### The task
Copy every entry. Do not alter a single word.

(Records from a data source)
- - -
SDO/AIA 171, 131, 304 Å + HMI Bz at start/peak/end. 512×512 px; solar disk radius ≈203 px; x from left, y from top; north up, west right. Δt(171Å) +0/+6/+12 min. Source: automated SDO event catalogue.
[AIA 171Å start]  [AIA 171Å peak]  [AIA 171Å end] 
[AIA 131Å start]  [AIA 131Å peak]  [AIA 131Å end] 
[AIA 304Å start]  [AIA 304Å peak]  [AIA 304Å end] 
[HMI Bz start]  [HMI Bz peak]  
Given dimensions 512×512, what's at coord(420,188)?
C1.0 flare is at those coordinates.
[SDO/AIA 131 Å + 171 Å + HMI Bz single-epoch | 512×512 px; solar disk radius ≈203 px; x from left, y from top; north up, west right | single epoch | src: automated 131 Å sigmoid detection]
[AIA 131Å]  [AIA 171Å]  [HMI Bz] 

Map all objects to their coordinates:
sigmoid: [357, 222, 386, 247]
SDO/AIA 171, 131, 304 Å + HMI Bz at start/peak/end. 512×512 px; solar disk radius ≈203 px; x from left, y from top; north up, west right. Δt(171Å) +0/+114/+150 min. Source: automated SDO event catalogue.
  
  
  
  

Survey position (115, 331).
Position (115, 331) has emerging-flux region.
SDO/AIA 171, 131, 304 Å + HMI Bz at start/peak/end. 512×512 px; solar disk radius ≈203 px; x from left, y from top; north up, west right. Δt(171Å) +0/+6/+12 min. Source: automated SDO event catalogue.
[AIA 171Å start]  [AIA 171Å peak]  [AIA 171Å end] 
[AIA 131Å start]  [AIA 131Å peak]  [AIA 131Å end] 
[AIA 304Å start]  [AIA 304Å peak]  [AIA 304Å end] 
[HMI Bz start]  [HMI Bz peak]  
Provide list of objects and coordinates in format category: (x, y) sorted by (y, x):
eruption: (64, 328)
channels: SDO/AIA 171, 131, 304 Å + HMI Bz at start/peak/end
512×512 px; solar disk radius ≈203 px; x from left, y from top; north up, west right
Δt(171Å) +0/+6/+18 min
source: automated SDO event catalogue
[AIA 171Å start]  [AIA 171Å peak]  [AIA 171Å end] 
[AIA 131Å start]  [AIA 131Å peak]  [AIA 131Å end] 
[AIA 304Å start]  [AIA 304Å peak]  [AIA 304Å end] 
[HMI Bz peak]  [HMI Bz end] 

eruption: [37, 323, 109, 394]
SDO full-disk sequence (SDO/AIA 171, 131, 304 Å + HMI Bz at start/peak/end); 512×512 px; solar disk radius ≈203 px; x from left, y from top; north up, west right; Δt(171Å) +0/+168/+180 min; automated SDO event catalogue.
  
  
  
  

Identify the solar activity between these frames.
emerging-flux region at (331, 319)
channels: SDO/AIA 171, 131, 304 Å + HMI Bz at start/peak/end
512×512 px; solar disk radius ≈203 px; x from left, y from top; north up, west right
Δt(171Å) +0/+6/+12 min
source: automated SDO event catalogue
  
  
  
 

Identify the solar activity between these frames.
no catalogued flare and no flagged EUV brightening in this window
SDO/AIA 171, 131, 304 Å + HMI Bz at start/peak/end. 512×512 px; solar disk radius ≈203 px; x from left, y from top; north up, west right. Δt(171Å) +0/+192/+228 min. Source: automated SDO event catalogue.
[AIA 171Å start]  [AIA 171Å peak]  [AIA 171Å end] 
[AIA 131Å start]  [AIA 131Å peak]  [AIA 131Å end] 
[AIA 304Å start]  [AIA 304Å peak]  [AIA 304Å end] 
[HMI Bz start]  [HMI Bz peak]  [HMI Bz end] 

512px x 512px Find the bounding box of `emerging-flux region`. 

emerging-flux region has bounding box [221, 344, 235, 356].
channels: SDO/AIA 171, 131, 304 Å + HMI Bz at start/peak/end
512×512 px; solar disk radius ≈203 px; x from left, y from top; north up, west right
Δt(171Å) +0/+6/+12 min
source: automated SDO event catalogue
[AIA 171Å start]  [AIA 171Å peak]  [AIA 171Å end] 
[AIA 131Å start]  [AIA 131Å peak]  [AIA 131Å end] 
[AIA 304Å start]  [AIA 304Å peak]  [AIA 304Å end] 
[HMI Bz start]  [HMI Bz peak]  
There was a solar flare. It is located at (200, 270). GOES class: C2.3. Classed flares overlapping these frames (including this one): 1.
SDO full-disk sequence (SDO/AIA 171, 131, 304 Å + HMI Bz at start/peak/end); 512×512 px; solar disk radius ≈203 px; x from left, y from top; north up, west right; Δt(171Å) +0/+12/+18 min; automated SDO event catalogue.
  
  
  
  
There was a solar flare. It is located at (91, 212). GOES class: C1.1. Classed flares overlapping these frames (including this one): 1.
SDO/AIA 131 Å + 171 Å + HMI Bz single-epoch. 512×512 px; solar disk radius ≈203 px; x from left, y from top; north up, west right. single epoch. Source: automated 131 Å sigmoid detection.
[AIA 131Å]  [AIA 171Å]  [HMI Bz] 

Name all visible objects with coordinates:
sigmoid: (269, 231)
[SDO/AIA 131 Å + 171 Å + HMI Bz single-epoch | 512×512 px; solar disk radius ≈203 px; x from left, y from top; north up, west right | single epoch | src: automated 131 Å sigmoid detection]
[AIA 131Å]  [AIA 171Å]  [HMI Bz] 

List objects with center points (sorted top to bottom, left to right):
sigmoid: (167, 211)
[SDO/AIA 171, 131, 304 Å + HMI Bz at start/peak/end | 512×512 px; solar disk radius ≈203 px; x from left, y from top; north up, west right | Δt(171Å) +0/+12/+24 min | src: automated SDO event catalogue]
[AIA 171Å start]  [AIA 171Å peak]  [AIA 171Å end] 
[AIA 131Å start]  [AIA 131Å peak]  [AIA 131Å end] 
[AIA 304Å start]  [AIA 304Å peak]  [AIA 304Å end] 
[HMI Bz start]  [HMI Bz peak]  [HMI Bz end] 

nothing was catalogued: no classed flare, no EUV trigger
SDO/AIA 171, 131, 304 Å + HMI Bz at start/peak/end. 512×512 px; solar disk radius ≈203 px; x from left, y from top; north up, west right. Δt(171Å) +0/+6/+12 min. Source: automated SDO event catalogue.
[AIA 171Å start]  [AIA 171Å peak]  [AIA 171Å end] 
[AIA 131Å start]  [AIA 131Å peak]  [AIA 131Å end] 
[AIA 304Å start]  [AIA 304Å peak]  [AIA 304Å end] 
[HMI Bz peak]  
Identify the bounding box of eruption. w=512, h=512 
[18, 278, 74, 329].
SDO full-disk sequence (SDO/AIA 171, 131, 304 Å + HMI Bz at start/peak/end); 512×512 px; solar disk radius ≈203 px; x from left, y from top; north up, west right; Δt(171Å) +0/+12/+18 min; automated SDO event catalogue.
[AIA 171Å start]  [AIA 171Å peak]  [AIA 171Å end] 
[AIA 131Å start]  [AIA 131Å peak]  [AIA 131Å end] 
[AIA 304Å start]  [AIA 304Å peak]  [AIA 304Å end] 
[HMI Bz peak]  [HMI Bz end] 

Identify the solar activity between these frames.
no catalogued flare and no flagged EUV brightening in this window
- - -
### Task output
SDO/AIA 171, 131, 304 Å + HMI Bz at start/peak/end. 512×512 px; solar disk radius ≈203 px; x from left, y from top; north up, west right. Δt(171Å) +0/+6/+12 min. Source: automated SDO event catalogue.
[AIA 171Å start]  [AIA 171Å peak]  [AIA 171Å end] 
[AIA 131Å start]  [AIA 131Å peak]  [AIA 131Å end] 
[AIA 304Å start]  [AIA 304Å peak]  [AIA 304Å end] 
[HMI Bz start]  [HMI Bz peak]  
Given dimensions 512×512, what's at coord(420,188)?
C1.0 flare is at those coordinates.
[SDO/AIA 131 Å + 171 Å + HMI Bz single-epoch | 512×512 px; solar disk radius ≈203 px; x from left, y from top; north up, west right | single epoch | src: automated 131 Å sigmoid detection]
[AIA 131Å]  [AIA 171Å]  [HMI Bz] 

Map all objects to their coordinates:
sigmoid: [357, 222, 386, 247]
SDO/AIA 171, 131, 304 Å + HMI Bz at start/peak/end. 512×512 px; solar disk radius ≈203 px; x from left, y from top; north up, west right. Δt(171Å) +0/+114/+150 min. Source: automated SDO event catalogue.
  
  
  
  

Survey position (115, 331).
Position (115, 331) has emerging-flux region.
SDO/AIA 171, 131, 304 Å + HMI Bz at start/peak/end. 512×512 px; solar disk radius ≈203 px; x from left, y from top; north up, west right. Δt(171Å) +0/+6/+12 min. Source: automated SDO event catalogue.
[AIA 171Å start]  [AIA 171Å peak]  [AIA 171Å end] 
[AIA 131Å start]  [AIA 131Å peak]  [AIA 131Å end] 
[AIA 304Å start]  [AIA 304Å peak]  [AIA 304Å end] 
[HMI Bz start]  [HMI Bz peak]  
Provide list of objects and coordinates in format category: (x, y) sorted by (y, x):
eruption: (64, 328)
channels: SDO/AIA 171, 131, 304 Å + HMI Bz at start/peak/end
512×512 px; solar disk radius ≈203 px; x from left, y from top; north up, west right
Δt(171Å) +0/+6/+18 min
source: automated SDO event catalogue
[AIA 171Å start]  [AIA 171Å peak]  [AIA 171Å end] 
[AIA 131Å start]  [AIA 131Å peak]  [AIA 131Å end] 
[AIA 304Å start]  [AIA 304Å peak]  [AIA 304Å end] 
[HMI Bz peak]  [HMI Bz end] 

eruption: [37, 323, 109, 394]
SDO full-disk sequence (SDO/AIA 171, 131, 304 Å + HMI Bz at start/peak/end); 512×512 px; solar disk radius ≈203 px; x from left, y from top; north up, west right; Δt(171Å) +0/+168/+180 min; automated SDO event catalogue.
  
  
  
  

Identify the solar activity between these frames.
emerging-flux region at (331, 319)
channels: SDO/AIA 171, 131, 304 Å + HMI Bz at start/peak/end
512×512 px; solar disk radius ≈203 px; x from left, y from top; north up, west right
Δt(171Å) +0/+6/+12 min
source: automated SDO event catalogue
  
  
  
 

Identify the solar activity between these frames.
no catalogued flare and no flagged EUV brightening in this window
SDO/AIA 171, 131, 304 Å + HMI Bz at start/peak/end. 512×512 px; solar disk radius ≈203 px; x from left, y from top; north up, west right. Δt(171Å) +0/+192/+228 min. Source: automated SDO event catalogue.
[AIA 171Å start]  [AIA 171Å peak]  [AIA 171Å end] 
[AIA 131Å start]  [AIA 131Å peak]  [AIA 131Å end] 
[AIA 304Å start]  [AIA 304Å peak]  [AIA 304Å end] 
[HMI Bz start]  [HMI Bz peak]  [HMI Bz end] 

512px x 512px Find the bounding box of `emerging-flux region`. 

emerging-flux region has bounding box [221, 344, 235, 356].
channels: SDO/AIA 171, 131, 304 Å + HMI Bz at start/peak/end
512×512 px; solar disk radius ≈203 px; x from left, y from top; north up, west right
Δt(171Å) +0/+6/+12 min
source: automated SDO event catalogue
[AIA 171Å start]  [AIA 171Å peak]  [AIA 171Å end] 
[AIA 131Å start]  [AIA 131Å peak]  [AIA 131Å end] 
[AIA 304Å start]  [AIA 304Å peak]  [AIA 304Å end] 
[HMI Bz start]  [HMI Bz peak]  
There was a solar flare. It is located at (200, 270). GOES class: C2.3. Classed flares overlapping these frames (including this one): 1.
SDO full-disk sequence (SDO/AIA 171, 131, 304 Å + HMI Bz at start/peak/end); 512×512 px; solar disk radius ≈203 px; x from left, y from top; north up, west right; Δt(171Å) +0/+12/+18 min; automated SDO event catalogue.
  
  
  
  
There was a solar flare. It is located at (91, 212). GOES class: C1.1. Classed flares overlapping these frames (including this one): 1.
SDO/AIA 131 Å + 171 Å + HMI Bz single-epoch. 512×512 px; solar disk radius ≈203 px; x from left, y from top; north up, west right. single epoch. Source: automated 131 Å sigmoid detection.
[AIA 131Å]  [AIA 171Å]  [HMI Bz] 

Name all visible objects with coordinates:
sigmoid: (269, 231)
[SDO/AIA 131 Å + 171 Å + HMI Bz single-epoch | 512×512 px; solar disk radius ≈203 px; x from left, y from top; north up, west right | single epoch | src: automated 131 Å sigmoid detection]
[AIA 131Å]  [AIA 171Å]  [HMI Bz] 

List objects with center points (sorted top to bottom, left to right):
sigmoid: (167, 211)
[SDO/AIA 171, 131, 304 Å + HMI Bz at start/peak/end | 512×512 px; solar disk radius ≈203 px; x from left, y from top; north up, west right | Δt(171Å) +0/+12/+24 min | src: automated SDO event catalogue]
[AIA 171Å start]  [AIA 171Å peak]  [AIA 171Å end] 
[AIA 131Å start]  [AIA 131Å peak]  [AIA 131Å end] 
[AIA 304Å start]  [AIA 304Å peak]  [AIA 304Å end] 
[HMI Bz start]  [HMI Bz peak]  [HMI Bz end] 

nothing was catalogued: no classed flare, no EUV trigger
SDO/AIA 171, 131, 304 Å + HMI Bz at start/peak/end. 512×512 px; solar disk radius ≈203 px; x from left, y from top; north up, west right. Δt(171Å) +0/+6/+12 min. Source: automated SDO event catalogue.
[AIA 171Å start]  [AIA 171Å peak]  [AIA 171Å end] 
[AIA 131Å start]  [AIA 131Å peak]  [AIA 131Å end] 
[AIA 304Å start]  [AIA 304Å peak]  [AIA 304Å end] 
[HMI Bz peak]  
Identify the bounding box of eruption. w=512, h=512 
[18, 278, 74, 329].
SDO full-disk sequence (SDO/AIA 171, 131, 304 Å + HMI Bz at start/peak/end); 512×512 px; solar disk radius ≈203 px; x from left, y from top; north up, west right; Δt(171Å) +0/+12/+18 min; automated SDO event catalogue.
[AIA 171Å start]  [AIA 171Å peak]  [AIA 171Å end] 
[AIA 131Å start]  [AIA 131Å peak]  [AIA 131Å end] 
[AIA 304Å start]  [AIA 304Å peak]  [AIA 304Å end] 
[HMI Bz peak]  [HMI Bz end] 

Identify the solar activity between these frames.
no catalogued flare and no flagged EUV brightening in this window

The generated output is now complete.